Manual removal of late-season weeds can pay off in the long run by facilitating harvest and reducing deposits to the weed seed bank.

This article outlines organic weed management strategies and techniques for cucurbits, based on an understanding of:

  • General principles of ecological weed management
  • Growth habit and life cycles of cucumber, squash, and other cucurbit crops
  • Cultural methods and production systems for organic cucurbits
  • Inherent vulnerabilities and strengths of these crops in relation to weeds


Cucumber, winter squash, and other cucurbit crops require good weed control during early stages of crop development. Once established, they tolerate most later-emerging weeds without significant yield reductions. However, late season weeds require management to prevent weed propagation, to maintain good air circulation for the crop, and to facilitate harvest.

Crop Life Cycle and Growth Habit, Impacts of Weeds, and Minimum Weed-Free Period

Cucumber, squash, melon, pumpkin, and other members of the cucurbit family are heat-loving summer annual vegetables, and should be planted in warm soil to get off to a good start. Seedlings emerge within 3–4 days after direct-sowing at soil temperatures of 77–95 °F, take 6–12 days at 68 °F, and may fail to emerge from soil cooler than 60 °F (Maynard and Hochmuth, 1997).

☆ ☆ ☆ ☆ ☆ ☆ ☆

Written task 1: According to the passage on organic weed management in cucurbits, within what soil temperature range do seedlings emerge within 3–4 days after direct-sowing?

Recorded information:
☆ ☆ ☆ ☆ ☆ ☆ ☆

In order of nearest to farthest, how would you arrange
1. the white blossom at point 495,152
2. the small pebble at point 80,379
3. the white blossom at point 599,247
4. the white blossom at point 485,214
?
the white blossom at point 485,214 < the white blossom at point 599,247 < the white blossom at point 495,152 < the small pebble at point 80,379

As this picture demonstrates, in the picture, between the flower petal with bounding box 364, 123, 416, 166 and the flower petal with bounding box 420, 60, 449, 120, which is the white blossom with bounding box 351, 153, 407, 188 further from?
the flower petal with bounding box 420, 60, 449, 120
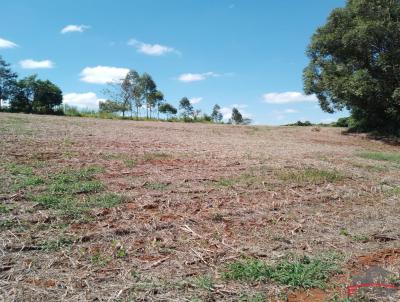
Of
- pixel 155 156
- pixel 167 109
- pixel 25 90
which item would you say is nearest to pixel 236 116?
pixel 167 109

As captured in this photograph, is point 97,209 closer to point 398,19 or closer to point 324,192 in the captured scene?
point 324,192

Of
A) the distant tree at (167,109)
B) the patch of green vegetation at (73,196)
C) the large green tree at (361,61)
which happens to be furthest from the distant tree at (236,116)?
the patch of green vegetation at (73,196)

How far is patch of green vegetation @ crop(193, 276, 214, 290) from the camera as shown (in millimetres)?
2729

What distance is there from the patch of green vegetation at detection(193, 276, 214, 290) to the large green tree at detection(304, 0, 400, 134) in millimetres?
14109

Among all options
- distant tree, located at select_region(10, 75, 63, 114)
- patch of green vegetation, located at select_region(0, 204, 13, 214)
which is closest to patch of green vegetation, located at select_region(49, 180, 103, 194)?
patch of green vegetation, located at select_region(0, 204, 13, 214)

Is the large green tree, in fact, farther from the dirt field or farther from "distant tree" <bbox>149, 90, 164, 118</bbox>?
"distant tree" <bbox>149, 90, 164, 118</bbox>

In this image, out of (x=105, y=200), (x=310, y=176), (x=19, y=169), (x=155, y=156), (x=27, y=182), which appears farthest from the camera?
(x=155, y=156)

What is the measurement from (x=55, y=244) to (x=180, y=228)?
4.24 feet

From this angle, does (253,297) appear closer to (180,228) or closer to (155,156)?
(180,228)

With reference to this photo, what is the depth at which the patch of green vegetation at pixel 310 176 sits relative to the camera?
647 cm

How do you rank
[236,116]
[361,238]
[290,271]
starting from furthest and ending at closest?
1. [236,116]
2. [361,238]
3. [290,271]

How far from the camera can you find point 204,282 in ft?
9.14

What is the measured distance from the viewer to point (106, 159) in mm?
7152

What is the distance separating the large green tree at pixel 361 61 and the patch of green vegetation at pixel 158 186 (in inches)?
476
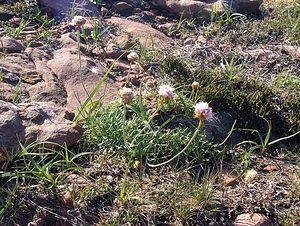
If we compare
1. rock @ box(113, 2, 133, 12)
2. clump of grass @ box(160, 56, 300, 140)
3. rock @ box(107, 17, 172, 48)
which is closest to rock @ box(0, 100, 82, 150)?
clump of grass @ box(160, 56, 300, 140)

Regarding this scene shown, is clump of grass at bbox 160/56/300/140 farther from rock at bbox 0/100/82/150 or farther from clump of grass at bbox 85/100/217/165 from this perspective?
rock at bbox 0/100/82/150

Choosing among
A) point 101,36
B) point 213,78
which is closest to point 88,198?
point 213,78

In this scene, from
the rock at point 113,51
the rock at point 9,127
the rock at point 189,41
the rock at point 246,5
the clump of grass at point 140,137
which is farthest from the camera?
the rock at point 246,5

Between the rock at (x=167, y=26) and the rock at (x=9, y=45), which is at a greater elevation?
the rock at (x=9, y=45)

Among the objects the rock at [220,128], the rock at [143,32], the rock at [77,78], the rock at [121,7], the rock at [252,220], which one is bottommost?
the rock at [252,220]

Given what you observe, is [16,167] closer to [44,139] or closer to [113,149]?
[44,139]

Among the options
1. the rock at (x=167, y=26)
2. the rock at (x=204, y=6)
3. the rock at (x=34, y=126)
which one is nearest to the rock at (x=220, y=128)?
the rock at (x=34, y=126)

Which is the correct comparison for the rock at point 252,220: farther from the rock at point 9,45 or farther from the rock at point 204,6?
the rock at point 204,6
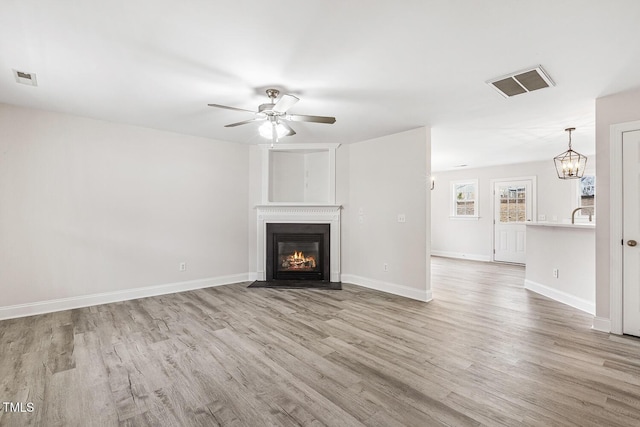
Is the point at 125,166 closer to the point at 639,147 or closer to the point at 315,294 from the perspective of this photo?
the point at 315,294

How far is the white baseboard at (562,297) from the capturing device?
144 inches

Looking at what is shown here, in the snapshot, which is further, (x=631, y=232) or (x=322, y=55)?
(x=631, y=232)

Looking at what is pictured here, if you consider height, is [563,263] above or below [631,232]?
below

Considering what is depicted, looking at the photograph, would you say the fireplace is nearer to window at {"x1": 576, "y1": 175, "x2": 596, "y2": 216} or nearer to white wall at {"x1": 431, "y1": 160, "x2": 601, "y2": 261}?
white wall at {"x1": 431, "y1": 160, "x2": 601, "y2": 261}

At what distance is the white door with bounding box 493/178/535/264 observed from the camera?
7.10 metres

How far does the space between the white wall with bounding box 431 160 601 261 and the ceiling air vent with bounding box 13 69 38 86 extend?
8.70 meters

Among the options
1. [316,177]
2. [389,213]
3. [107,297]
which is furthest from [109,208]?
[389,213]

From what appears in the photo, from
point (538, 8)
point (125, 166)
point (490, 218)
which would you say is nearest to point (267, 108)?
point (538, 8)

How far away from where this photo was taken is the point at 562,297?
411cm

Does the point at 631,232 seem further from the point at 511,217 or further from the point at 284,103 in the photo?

☆ ☆ ☆ ☆ ☆ ☆ ☆

Written task 2: Locate every line of the records that contains the string "perspective", and reproduce each such line in full. The match is case-sensitive.

Task result 1: 77–95 °F

Task result 2:
Regarding this scene shown, is clump of grass at bbox 160/56/300/140 farther from rock at bbox 0/100/82/150 or farther from clump of grass at bbox 85/100/217/165 from this perspective?
Is the point at 125,166 closer to the point at 639,147 or closer to the point at 315,294 from the perspective of this photo?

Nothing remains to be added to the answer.